現在、大相撲は東京3場所、大阪、名古屋、福岡でそれぞれ1場所ずつ行われ、年6場所制となっている。
1月、5月、9月に行われる東京場所は、国技の殿堂・国技館での興行だ。ちなみに地方場所も3月エディオンアリーナ大阪(大阪府立体育会館)、7月ドルフィンズアリーナ(愛知県体育館)、11月福岡国際センターと興行場所は決まっている。
だが、江戸勧進相撲の時代は相撲の常設館は存在せず、一定の場所での興行ではなかった。
勧進相撲とは、神社、仏閣の建立、修理などの資金集めを指し、チャリティー行為が本来の目的だった。
次第に寄付行為は建て前となり、実質は、職業相撲人の生活のための営利目的に変化していった。それでも寺社奉行に相撲興行を許可する権限があったため、江戸相撲の制度の整った宝暦7(1757)年から天保3(1832)年までの間は、江戸市内にある様々な神社や仏閣で小屋掛けでの興行が行われた。

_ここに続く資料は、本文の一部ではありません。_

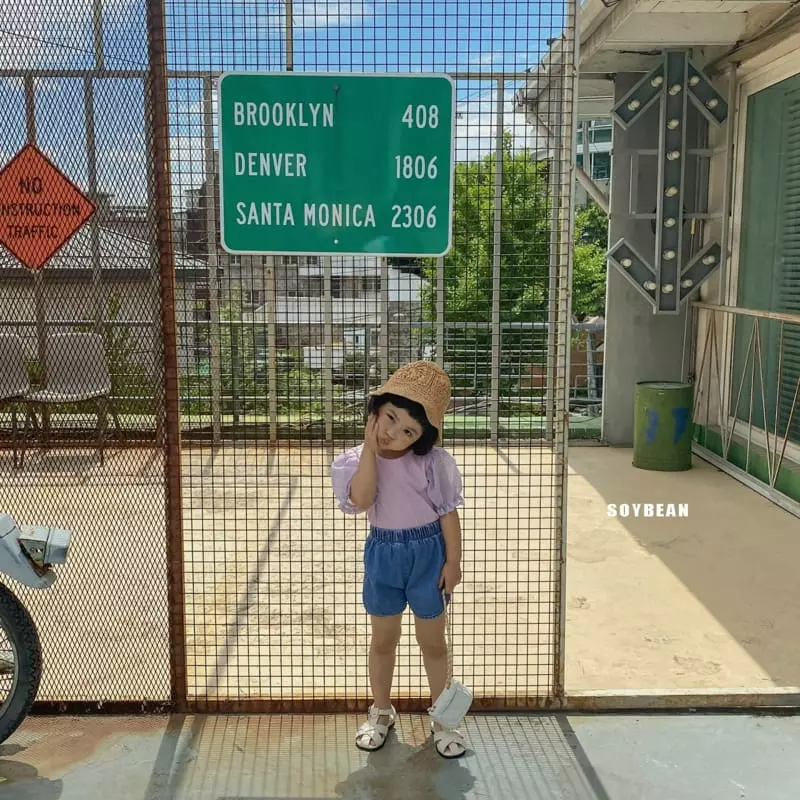 Soybean - Korean Children Fashion - #childofig - Dolphin Jeans - 7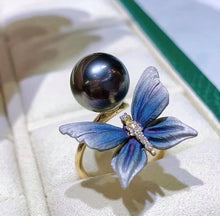 Load image into Gallery viewer, 11-12mm Peacock Green Tahitian Pearl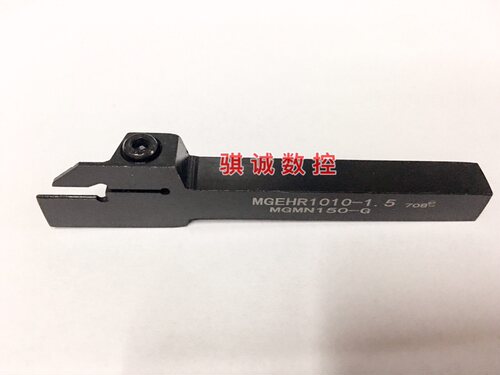 数控刀杆 外径切断切槽车刀 MGEHR1010-1.5 MGEHL1010-1.5 割槽刀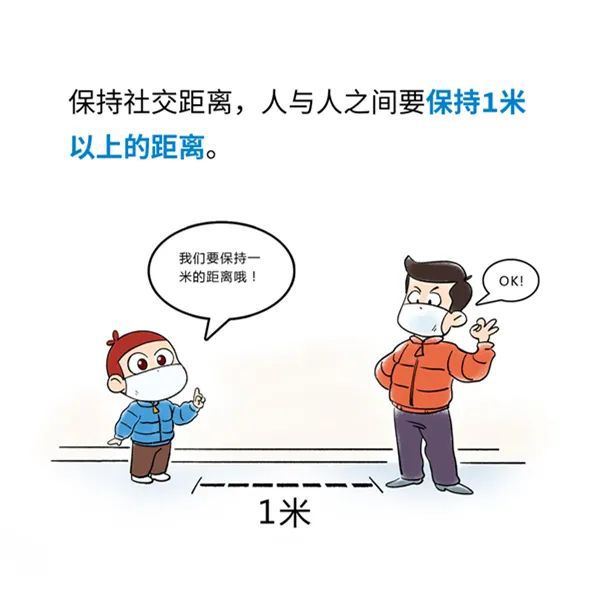 貫狀病毒最新疫情，防護指南與應對策略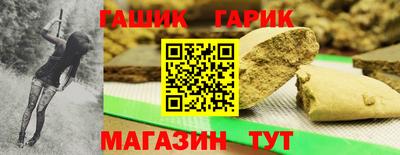 ECSTASY Коммунар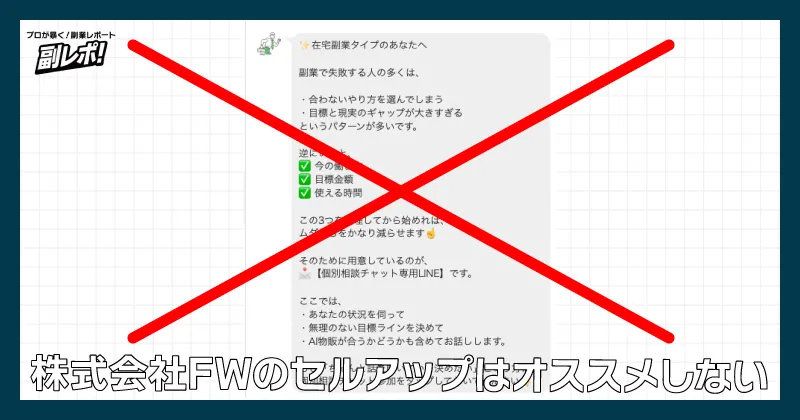 株式会社FWのセルアップはオススメしない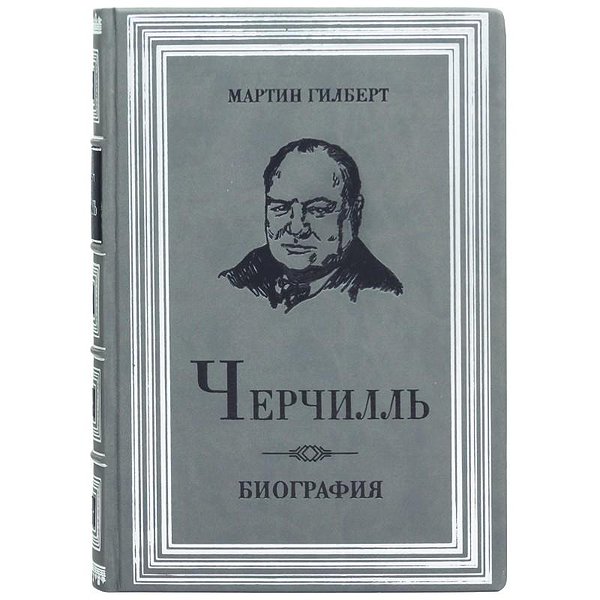 Черчилль. Биография. М.Гилберт 0302008051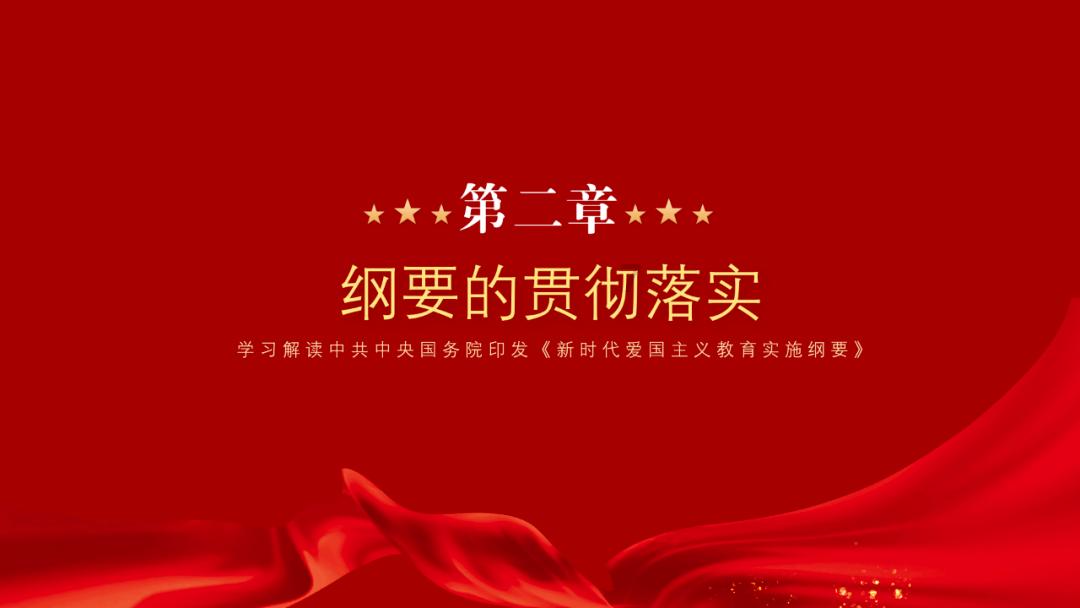 薄樱鬼：风之章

その中でも蔵前八幡、深川八幡、両国・回向院が3大本拠地だったが、天保4(1833)年冬場所(10月)以降は、回向院のみが興行場所として定着。同敷地内に国技館が建設される直前の明治40(1907)年春場所(1月)まで、75年の長きにわたって大相撲の本場所が開催された。